EXTRACT TO READ —
- - - - -
This method should look up and return any previously cached hash result for the given file. The implementation should handle cache validation logic, such as checking if the cached result is still valid based on file modification times or other criteria.
- Parameters:
file (File) – The file object to look up in the cache. The implementation can use any file attributes (path, modification time, size, etc.) as cache keys or validation criteria.
- Returns:
- The cached hash result if found and valid,
None if no valid cached result exists. Returning None indicates that a new hash calculation should be performed.
- Return type:
FileHashResult or None
- Implementation Guidelines:
Use file.path as the primary cache key
Consider file.state.st_mtime for cache validation
Handle cases where cached data may be corrupted or incomplete
Return None for any uncertain cases to trigger recalculation
Optimize for fast lookup since this method may be called frequently
Note
This is an abstract method that must be implemented by subclasses. The base class implementation raises NotImplementedError.
- maxSize: int¶
- set(file: File, result: FileHashResult)¶
Store a hash result in the cache for future retrieval.
This method should persistently store the provided hash result so it can be retrieved later via the get() method. The implementation should handle any necessary serialization, storage optimization, and error handling.
- Parameters:
file (File) – The file object that was hashed. This provides context for the cache entry, including path and metadata that may be useful for cache organization or validation.
result (FileHashResult) – The complete hash result to store. This includes the hash value, algorithm used, file path, modification time, and calculation timestamp.
- Implementation Guidelines:
Use file.path or result.path as the cache key
Store all relevant fields from the FileHashResult
Handle storage errors gracefully (logging, fallback strategies)
- - - - -
DATASET ROWS —
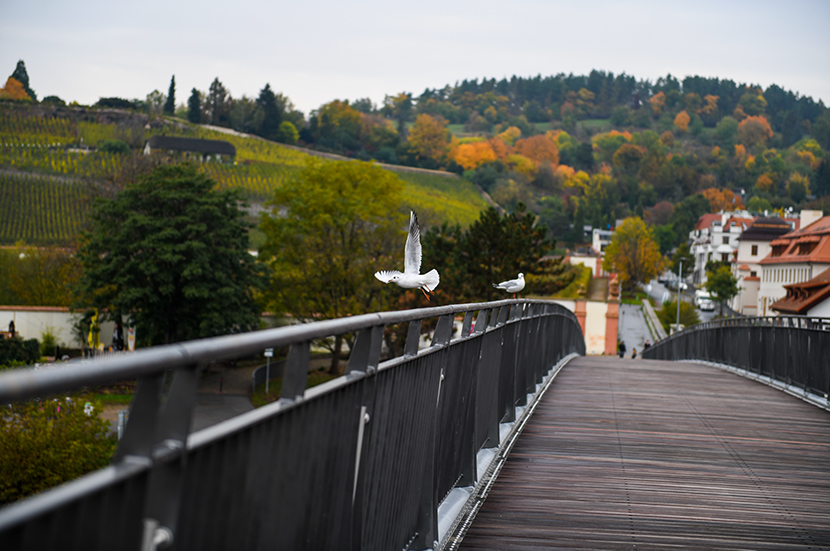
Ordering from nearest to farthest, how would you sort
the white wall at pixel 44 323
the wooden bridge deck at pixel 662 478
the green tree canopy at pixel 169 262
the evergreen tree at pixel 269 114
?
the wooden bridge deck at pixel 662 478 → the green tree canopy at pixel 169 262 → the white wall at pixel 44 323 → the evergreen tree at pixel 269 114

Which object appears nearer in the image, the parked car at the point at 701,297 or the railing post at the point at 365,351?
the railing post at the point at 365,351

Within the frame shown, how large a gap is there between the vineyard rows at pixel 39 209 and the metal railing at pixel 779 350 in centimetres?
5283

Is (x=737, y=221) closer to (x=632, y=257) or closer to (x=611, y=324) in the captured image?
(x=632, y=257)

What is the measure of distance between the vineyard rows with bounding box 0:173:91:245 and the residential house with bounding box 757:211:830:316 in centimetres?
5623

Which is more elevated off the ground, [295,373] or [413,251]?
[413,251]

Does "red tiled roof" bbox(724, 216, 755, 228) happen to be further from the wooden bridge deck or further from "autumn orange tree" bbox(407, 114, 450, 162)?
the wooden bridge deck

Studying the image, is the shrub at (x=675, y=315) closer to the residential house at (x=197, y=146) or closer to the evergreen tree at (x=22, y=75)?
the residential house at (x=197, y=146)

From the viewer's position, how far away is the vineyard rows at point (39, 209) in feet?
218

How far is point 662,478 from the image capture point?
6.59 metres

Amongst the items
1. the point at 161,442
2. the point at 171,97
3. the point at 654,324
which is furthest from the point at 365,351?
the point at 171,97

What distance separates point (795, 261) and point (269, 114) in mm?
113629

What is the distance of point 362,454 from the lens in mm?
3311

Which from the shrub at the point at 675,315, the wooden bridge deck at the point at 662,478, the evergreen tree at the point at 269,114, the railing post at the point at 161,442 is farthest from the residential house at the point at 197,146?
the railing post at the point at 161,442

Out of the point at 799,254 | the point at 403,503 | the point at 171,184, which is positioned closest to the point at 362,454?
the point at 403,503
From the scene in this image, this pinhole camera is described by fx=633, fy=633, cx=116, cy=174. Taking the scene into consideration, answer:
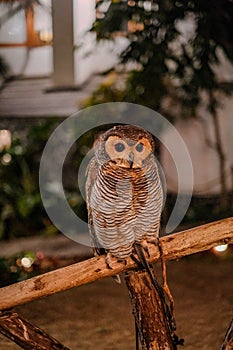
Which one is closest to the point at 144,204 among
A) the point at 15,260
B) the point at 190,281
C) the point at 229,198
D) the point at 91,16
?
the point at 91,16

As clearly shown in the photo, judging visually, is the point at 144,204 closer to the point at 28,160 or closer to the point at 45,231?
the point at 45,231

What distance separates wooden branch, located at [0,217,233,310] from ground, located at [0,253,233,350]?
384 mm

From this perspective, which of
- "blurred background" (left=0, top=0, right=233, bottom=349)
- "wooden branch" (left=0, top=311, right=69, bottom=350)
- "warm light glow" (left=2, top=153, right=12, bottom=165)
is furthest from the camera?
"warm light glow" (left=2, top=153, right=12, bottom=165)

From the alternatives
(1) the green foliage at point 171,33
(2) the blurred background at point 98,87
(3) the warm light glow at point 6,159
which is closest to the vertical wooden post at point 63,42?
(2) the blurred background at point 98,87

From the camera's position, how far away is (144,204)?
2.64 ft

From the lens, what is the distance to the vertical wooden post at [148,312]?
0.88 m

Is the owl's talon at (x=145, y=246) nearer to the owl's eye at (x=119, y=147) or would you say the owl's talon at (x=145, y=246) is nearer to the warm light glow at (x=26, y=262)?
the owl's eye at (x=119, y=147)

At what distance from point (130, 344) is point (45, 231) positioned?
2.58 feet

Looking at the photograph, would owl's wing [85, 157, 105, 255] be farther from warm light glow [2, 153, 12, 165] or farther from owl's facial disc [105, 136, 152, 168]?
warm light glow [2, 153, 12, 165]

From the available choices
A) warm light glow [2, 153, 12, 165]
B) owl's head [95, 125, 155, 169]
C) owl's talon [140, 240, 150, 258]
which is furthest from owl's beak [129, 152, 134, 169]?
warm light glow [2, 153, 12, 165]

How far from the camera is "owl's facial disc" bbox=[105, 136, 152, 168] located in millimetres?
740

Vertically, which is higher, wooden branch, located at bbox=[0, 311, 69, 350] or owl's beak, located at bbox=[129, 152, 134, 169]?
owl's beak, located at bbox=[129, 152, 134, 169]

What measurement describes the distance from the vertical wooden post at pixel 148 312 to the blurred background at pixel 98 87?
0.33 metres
- - - - -
PROBLEM STATEMENT — Set down, word for word, the passage of the cache documentation from "- maxSize: int¶" up to and including "and error handling.".

ANSWER IN FULL —
- maxSize: int¶
- set(file: File, result: FileHashResult)¶
Store a hash result in the cache for future retrieval.
This method should persistently store the provided hash result so it can be retrieved later via the get() method. The implementation should handle any necessary serialization, storage optimization, and error handling.